3. O litisconsórcio passivo subsidiário, é, também, recíproco ou de oposição.
"


2) Também da mesma data, o acórdão proferido no processo n.º 222/03.2TBALB.C1 (ligação directa) pronuncia-se sobre a possibilidade de arguir a nulidade decorrente da gravação da prova em registo não audível apenas nas alegações de recurso, concluindo por essa possibilidade:

"I – O facto de na acta de julgamento não constar que uma determinada testemunha tenha sido indicada a depor sobre um determinado quesito da base instrutória não constitui obstáculo a que o seu depoimento seja relevado para o efeito da resposta dada a esse dito quesito. (...)

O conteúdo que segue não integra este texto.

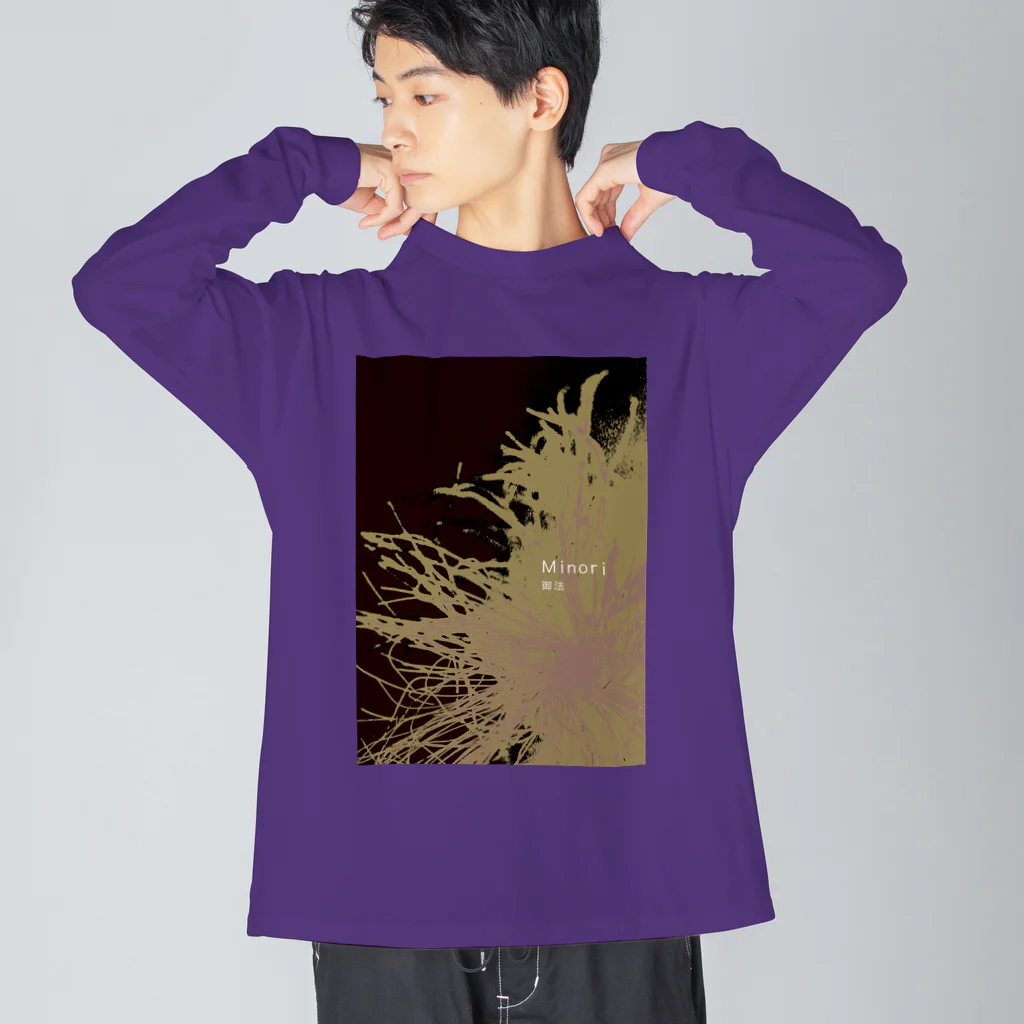 春先の源氏物語　39帖「御法」 Big Long Sleeve T-Shirt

II - Verificando-se, em recurso interposto com impugnação da decisão proferida sobre a matéria de facto, que a gravação da prova produzida em audiência de julgamento, ou parte dela, não está audível, (...) tal situação configura uma nulidade (secundária) processual (...).

III – Essa nulidade deve ter-se como arguida pelos recorrentes quando nas suas alegações de recurso levantam a questão, insurgindo-se contra a aludida situação de deficiência e, em consequência, se pede a repetição do julgamento.

(...)

V – Deve considerar-se como arguida em tempo a nulidade decorrente de deficiências no registo da gravação que impeçam a reapreciação da prova, quando tal arguição tem lugar com a apresentação das alegações de recurso onde, para além do mais, se impugne a decisão proferida sobre a matéria de facto."


3) Finalmente, atente-se no acórdão de 31-10-2006, proferido no processo n.º 3706/05.4YRCBR, sobre o aproveitamento, como reclamação, de recurso de despacho do relator de processo pendente na Relação e o regime do justo impedimento (ligação directa):

"I – De uma decisão do relator de um processo em recurso pendente no Tribunal da Relação não é admissível recorrer para o STJ, devendo o requerimento da parte que assim proceda ser entendido como uma reclamação para a conferência e assim ser tramitado, por ser este o meio adequado para reagir a uma decisão do relator do processo.

II – O decurso do prazo processual peremptório faz extinguir o direito à prática do acto, regra esta que pode, todavia, pode comportar a excepção do chamado “justo impedimento”.

III – No actual conceito de “justo impedimento” deve exigir-se às partes que procedam com a diligência normal, mas já não é de se lhes exigir que entrem em linha de conta com factos e circunstâncias excepcionais (inexistência de um nexo de imputação subjectiva à parte ou ao seu representante pelo facto que causou a ultrapassagem do prazo peremptório).

IV – Se numa 2ª feira uma funcionária de escritório de advocacia não comparece no escritório e nem sequer contacta o escritório para dar conta das razões da sua falta, sendo esse dia o último para dar cumprimento a uma diligência processual para a qual tina sido incumbida, impõe-se ao respectivo advogado que entre em contacto com a referida funcionária ou seus familiares e diligencie no cumprimento da diligência de que incumbira essa funcionária, pelo que, se assim não proceder, não há justo impedimento processual."